Exercice 1: Renvoyez sans rien changer la partie du listing qui commence à la ligne contenant « Find esophagus. Return masks as SVG. » et se termine à la fin du listing, ces deux bornes comprises.

Extrait choisi:
──────
L’État « responsable mais pas coupable » des crimes de la « sale guerre »

À partir de 1999-2000, les violences ont en effet beaucoup diminué, mais on observe depuis 2007 une nouvelle recrudescence, avec notamment de spectaculaires attentats suicides. Quotidiennement, des militaires périssent dans des embuscades et des miliciens sont tués, tandis que les « forces de sécurité » arrêtent de nombreux suspects, détenus arbitrairement, torturés et maintenus au secret pendant des semaines ou des mois.

La lecture du jeu des divers acteurs de ce nouveau « champ de bataille », qu’il s’agisse des « décideurs » de l’ombre ou des « émirs » des maquis, est encore moins aisée aujourd’hui que dans les années 1990. Après l’élimination des GIA (Groupes islamiques armés), est apparu en septembre 1998 le GSPC (Groupe salafiste pour la prédication et le combat), qui a assuré la relève tout en se démarquant de certaines méthodes de ses prédécesseurs. Au fil des années, avec la disparition ou la marginalisation de certaines de ses figures de proue, cette formation est devenue de plus en plus opaque (3). Ralliée à Al-Qaida en septembre 2006 (devenant « Al-Qaida au Maghreb » en janvier 2007), elle a fait siennes depuis les méthodes de l’organisation mère, en perpétrant des attentats suicides, pour la première fois en Algérie depuis 1992.

Quant aux protagonistes du « sérail » algérois, leur fonctionnement est plus obscur que jamais. Des généraux « janviéristes » — ainsi qualifiés pour leur responsabilité dans le putsch de janvier 1992 —, ne restent plus en fonction début 2008 que l’omnipotent Mohammed Médiène, alias « Tewfik », chef du DRS depuis septembre 1990 et considéré comme le véritable maître du pays. Ses principaux partenaires (et parfois concurrents), les généraux Mohammed Lamari, Khaled Nezzar et Larbi Belkheir, ont officiellement été écartés ; quant à son bras droit à la tête du DRS, le général Smaïl Lamari, il est décédé en août 2007. Mais tout écartés qu’ils soient, leur part active dans les affaires et les jeux d’influences n’ont pas disparu. Et s’ajoutent à ces vieux loups les « seconds couteaux », les colonels devenus généraux, les généraux devenus généraux-majors, chefs de région militaire, chefs des Centres territoriaux de recherche et d’investigation (CTRI) dépendants du DRS et autres sous-chefs. Tous réclament pour services rendus leur part des revenus des circuits de corruption et, s’ils ont été trop ouvertement impliqués dans la « sale guerre », des garanties d’impunité.
──────
Enregistrements issus d'une collection de données:
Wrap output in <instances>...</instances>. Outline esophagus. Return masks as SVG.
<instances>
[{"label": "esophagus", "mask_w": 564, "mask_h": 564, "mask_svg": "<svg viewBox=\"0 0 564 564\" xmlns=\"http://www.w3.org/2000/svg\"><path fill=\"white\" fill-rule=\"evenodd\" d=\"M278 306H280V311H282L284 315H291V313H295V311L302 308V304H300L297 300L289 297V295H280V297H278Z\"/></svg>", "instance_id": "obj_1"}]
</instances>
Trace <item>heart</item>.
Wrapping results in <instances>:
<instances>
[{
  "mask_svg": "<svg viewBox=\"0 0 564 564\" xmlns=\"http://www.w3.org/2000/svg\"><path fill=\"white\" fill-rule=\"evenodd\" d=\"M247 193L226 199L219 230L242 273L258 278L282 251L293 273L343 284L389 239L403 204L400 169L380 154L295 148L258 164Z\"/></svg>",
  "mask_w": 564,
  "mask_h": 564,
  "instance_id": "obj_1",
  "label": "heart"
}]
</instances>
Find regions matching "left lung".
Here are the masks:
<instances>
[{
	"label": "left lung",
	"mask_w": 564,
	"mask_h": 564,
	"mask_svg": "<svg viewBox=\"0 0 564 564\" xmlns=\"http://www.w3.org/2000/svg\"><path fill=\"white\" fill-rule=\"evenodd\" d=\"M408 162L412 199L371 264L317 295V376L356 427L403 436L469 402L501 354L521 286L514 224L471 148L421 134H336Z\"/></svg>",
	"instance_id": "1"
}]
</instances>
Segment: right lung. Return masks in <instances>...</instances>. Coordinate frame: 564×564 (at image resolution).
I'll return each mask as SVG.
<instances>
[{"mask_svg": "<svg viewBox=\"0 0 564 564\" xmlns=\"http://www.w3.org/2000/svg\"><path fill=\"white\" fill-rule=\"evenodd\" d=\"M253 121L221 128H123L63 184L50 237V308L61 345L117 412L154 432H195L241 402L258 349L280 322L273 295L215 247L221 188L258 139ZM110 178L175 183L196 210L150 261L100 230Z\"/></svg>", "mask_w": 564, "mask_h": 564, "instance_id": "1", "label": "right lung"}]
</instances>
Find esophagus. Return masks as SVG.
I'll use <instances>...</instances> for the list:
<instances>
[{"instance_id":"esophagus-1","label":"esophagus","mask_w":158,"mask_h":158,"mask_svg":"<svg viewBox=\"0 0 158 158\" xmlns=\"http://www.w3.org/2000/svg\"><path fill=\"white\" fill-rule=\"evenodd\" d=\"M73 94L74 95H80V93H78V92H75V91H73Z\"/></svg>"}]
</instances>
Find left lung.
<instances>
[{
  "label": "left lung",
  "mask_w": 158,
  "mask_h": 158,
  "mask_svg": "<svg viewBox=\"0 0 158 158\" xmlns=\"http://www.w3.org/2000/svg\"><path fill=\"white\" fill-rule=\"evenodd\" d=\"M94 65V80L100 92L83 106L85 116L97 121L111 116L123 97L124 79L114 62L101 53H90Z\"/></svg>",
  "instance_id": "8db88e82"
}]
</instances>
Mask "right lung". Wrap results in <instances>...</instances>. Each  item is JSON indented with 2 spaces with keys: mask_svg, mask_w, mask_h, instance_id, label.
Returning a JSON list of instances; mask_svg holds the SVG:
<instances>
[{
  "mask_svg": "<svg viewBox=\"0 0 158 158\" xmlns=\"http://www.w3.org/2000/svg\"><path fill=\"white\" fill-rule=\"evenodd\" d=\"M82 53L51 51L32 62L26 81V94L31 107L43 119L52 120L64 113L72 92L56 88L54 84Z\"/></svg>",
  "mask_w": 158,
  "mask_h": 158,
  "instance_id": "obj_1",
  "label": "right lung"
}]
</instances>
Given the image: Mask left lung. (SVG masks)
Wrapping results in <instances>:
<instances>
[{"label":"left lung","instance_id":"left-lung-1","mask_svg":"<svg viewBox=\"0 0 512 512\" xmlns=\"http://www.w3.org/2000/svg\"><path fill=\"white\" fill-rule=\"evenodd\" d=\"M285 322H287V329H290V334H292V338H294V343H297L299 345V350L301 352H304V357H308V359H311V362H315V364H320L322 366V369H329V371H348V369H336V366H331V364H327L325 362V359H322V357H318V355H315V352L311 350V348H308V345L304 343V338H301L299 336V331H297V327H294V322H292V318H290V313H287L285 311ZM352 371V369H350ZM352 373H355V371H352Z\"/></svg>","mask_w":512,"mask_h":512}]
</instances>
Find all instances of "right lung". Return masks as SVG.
──────
Exercice 2: Dans l'extrait sur les crimes de la « sale guerre », depuis quand Mohammed Médiène est-il à la tête du DRS ?

Réponse 1:
Find esophagus. Return masks as SVG.
I'll use <instances>...</instances> for the list:
<instances>
[{"instance_id":"esophagus-1","label":"esophagus","mask_w":158,"mask_h":158,"mask_svg":"<svg viewBox=\"0 0 158 158\" xmlns=\"http://www.w3.org/2000/svg\"><path fill=\"white\" fill-rule=\"evenodd\" d=\"M73 94L74 95H80V93H78V92H75V91H73Z\"/></svg>"}]
</instances>
Find left lung.
<instances>
[{
  "label": "left lung",
  "mask_w": 158,
  "mask_h": 158,
  "mask_svg": "<svg viewBox=\"0 0 158 158\" xmlns=\"http://www.w3.org/2000/svg\"><path fill=\"white\" fill-rule=\"evenodd\" d=\"M94 65V80L100 92L83 106L85 116L97 121L111 116L123 97L124 79L114 62L101 53H90Z\"/></svg>",
  "instance_id": "8db88e82"
}]
</instances>
Mask "right lung". Wrap results in <instances>...</instances>. Each  item is JSON indented with 2 spaces with keys: mask_svg, mask_w, mask_h, instance_id, label.
Returning a JSON list of instances; mask_svg holds the SVG:
<instances>
[{
  "mask_svg": "<svg viewBox=\"0 0 158 158\" xmlns=\"http://www.w3.org/2000/svg\"><path fill=\"white\" fill-rule=\"evenodd\" d=\"M82 53L51 51L32 62L26 81V94L31 107L43 119L52 120L64 113L72 92L56 88L54 84Z\"/></svg>",
  "mask_w": 158,
  "mask_h": 158,
  "instance_id": "obj_1",
  "label": "right lung"
}]
</instances>
Given the image: Mask left lung. (SVG masks)
Wrapping results in <instances>:
<instances>
[{"label":"left lung","instance_id":"left-lung-1","mask_svg":"<svg viewBox=\"0 0 512 512\" xmlns=\"http://www.w3.org/2000/svg\"><path fill=\"white\" fill-rule=\"evenodd\" d=\"M285 322H287V329H290V334H292V338H294V343H297L299 345V350L301 352H304V357H308V359H311V362H315V364H320L322 366V369H329V371H348V369H336V366H331V364H327L325 362V359H322V357H318V355H315V352L311 350V348H308V345L304 343V338H301L299 336V331H297V327H294V322H292V318H290V313H287L285 311ZM352 371V369H350ZM352 373H355V371H352Z\"/></svg>","mask_w":512,"mask_h":512}]
</instances>
Find all instances of "right lung". Return masks as SVG.

Réponse 2: Depuis septembre 1990.